-- What you need to do --
Find the line with "Crest C3上线、冲锋衣换季选购 | 探路者/TOREAD9.16日报" in the entries below, then reproduce it and every line after it down to and including the line with "山东省中医确有专长医师资格考核准考证打印已开始_人员_注册_医术", exactly.

-- The data --

-- Opening Marker --

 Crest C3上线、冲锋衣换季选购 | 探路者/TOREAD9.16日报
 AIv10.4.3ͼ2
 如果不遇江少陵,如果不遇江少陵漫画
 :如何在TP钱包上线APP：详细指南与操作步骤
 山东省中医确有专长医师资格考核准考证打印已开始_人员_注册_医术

-- Closing Marker --
-- Opening Marker --

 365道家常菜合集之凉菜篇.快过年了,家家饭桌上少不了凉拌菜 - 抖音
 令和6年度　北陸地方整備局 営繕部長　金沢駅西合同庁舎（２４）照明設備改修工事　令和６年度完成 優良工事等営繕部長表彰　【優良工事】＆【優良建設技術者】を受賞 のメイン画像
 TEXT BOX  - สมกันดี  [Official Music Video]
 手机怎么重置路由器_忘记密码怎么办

-- Closing Marker --
-- Opening Marker --

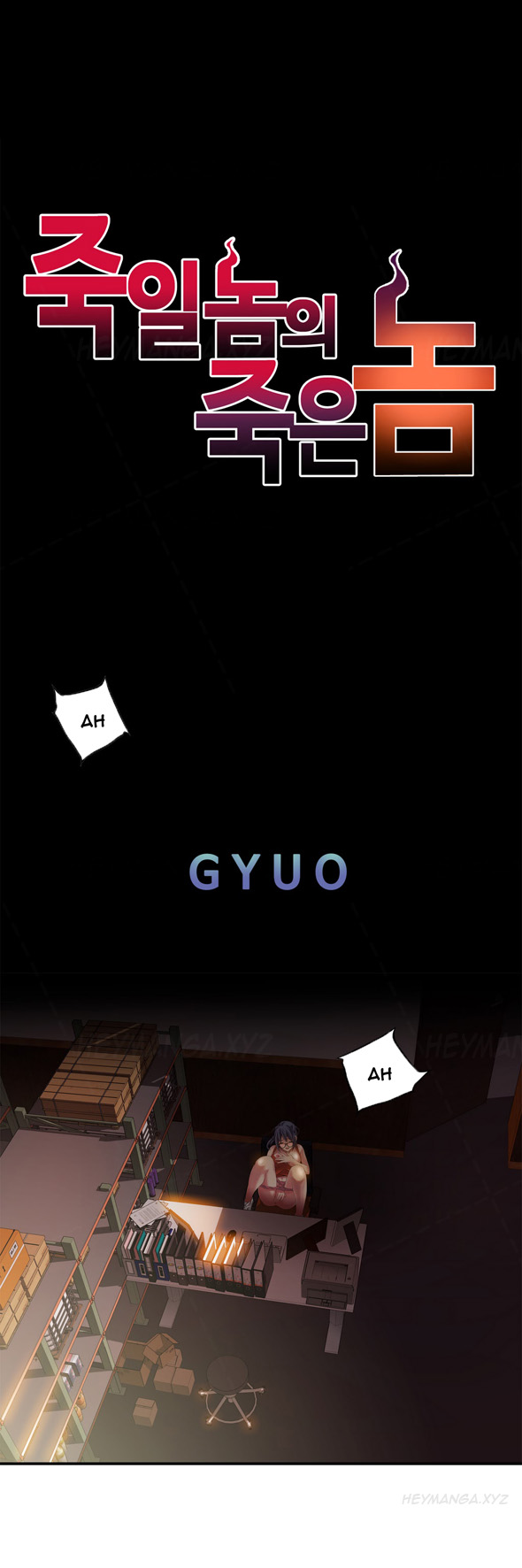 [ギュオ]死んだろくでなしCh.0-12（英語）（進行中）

-- Closing Marker --

-- Final answer --
 Crest C3上线、冲锋衣换季选购 | 探路者/TOREAD9.16日报
 AIv10.4.3ͼ2
 如果不遇江少陵,如果不遇江少陵漫画
 :如何在TP钱包上线APP：详细指南与操作步骤
 山东省中医确有专长医师资格考核准考证打印已开始_人员_注册_医术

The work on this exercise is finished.